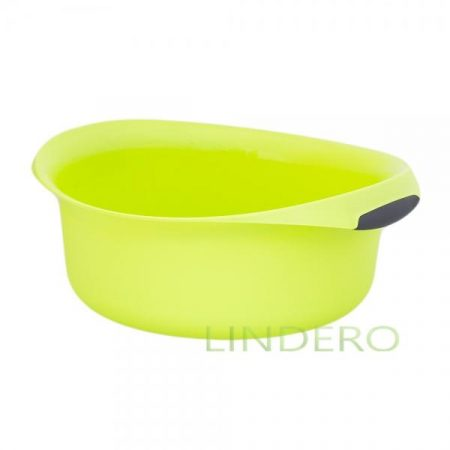 фото: Таз URBAN 9л зеленый/серый [02335-590-00]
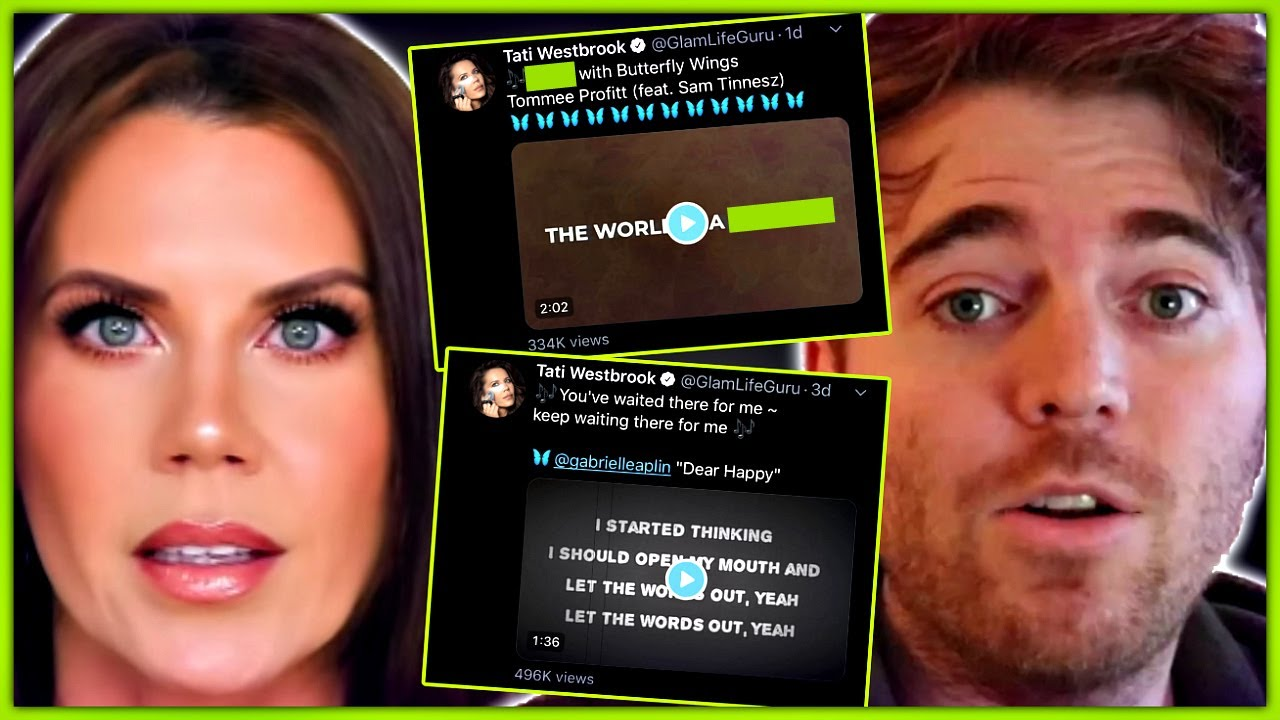 Tati Westbrook Says Shane Dawson 'Manipulated' Her Into 'Bye ...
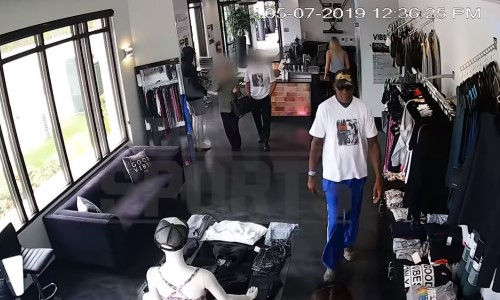 Top 9 Surveillance Videos of the Week: Dennis Rodman Appears to Take Part in Clothing Heist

ABOUT THIS EXERCISE. After locating the line with "Tati Westbrook Says", transcribe it and the rest of the data above exactly as written, without any picture.

EXERCISE RESULT.
 Tati Westbrook Says Shane Dawson 'Manipulated' Her Into 'Bye ...
 Top 9 Surveillance Videos of the Week: Dennis Rodman Appears to Take Part in Clothing Heist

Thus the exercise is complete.